[EXERCISE GOAL]:
In the rows below, copy out word for word everything from the line containing "In the photograph, which" down to the last row, including that first line.
┌─ MATERIAL PROVIDED
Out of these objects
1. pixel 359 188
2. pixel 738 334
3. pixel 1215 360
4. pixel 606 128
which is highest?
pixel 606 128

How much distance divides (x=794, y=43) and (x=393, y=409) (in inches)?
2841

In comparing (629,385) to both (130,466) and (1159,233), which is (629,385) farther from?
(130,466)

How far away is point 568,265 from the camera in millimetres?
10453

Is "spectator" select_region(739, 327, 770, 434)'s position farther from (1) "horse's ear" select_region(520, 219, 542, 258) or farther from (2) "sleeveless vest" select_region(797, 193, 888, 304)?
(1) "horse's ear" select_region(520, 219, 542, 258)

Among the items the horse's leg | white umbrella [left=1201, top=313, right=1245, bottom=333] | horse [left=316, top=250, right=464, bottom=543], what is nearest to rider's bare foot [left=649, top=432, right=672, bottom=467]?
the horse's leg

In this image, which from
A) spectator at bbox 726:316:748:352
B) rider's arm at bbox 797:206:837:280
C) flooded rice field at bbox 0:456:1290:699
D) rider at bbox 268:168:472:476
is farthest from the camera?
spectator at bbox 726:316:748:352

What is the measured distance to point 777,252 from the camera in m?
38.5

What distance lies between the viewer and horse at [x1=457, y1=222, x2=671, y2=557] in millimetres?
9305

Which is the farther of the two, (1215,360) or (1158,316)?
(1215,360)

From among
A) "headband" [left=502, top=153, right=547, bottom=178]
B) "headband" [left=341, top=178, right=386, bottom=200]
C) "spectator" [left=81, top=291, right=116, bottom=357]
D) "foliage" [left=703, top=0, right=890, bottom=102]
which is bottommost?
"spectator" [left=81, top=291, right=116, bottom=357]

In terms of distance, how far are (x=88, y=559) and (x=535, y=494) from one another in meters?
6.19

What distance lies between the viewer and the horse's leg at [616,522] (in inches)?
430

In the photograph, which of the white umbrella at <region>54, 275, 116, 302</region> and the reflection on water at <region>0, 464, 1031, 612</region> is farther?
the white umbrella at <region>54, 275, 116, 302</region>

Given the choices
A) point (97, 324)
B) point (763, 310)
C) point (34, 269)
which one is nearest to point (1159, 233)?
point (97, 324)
└─
[ANSWER TO THE TASK]:
In the photograph, which of the white umbrella at <region>54, 275, 116, 302</region> and the reflection on water at <region>0, 464, 1031, 612</region> is farther?
the white umbrella at <region>54, 275, 116, 302</region>

Given the choices
A) point (97, 324)
B) point (763, 310)
C) point (34, 269)
which one is nearest to point (1159, 233)?
point (97, 324)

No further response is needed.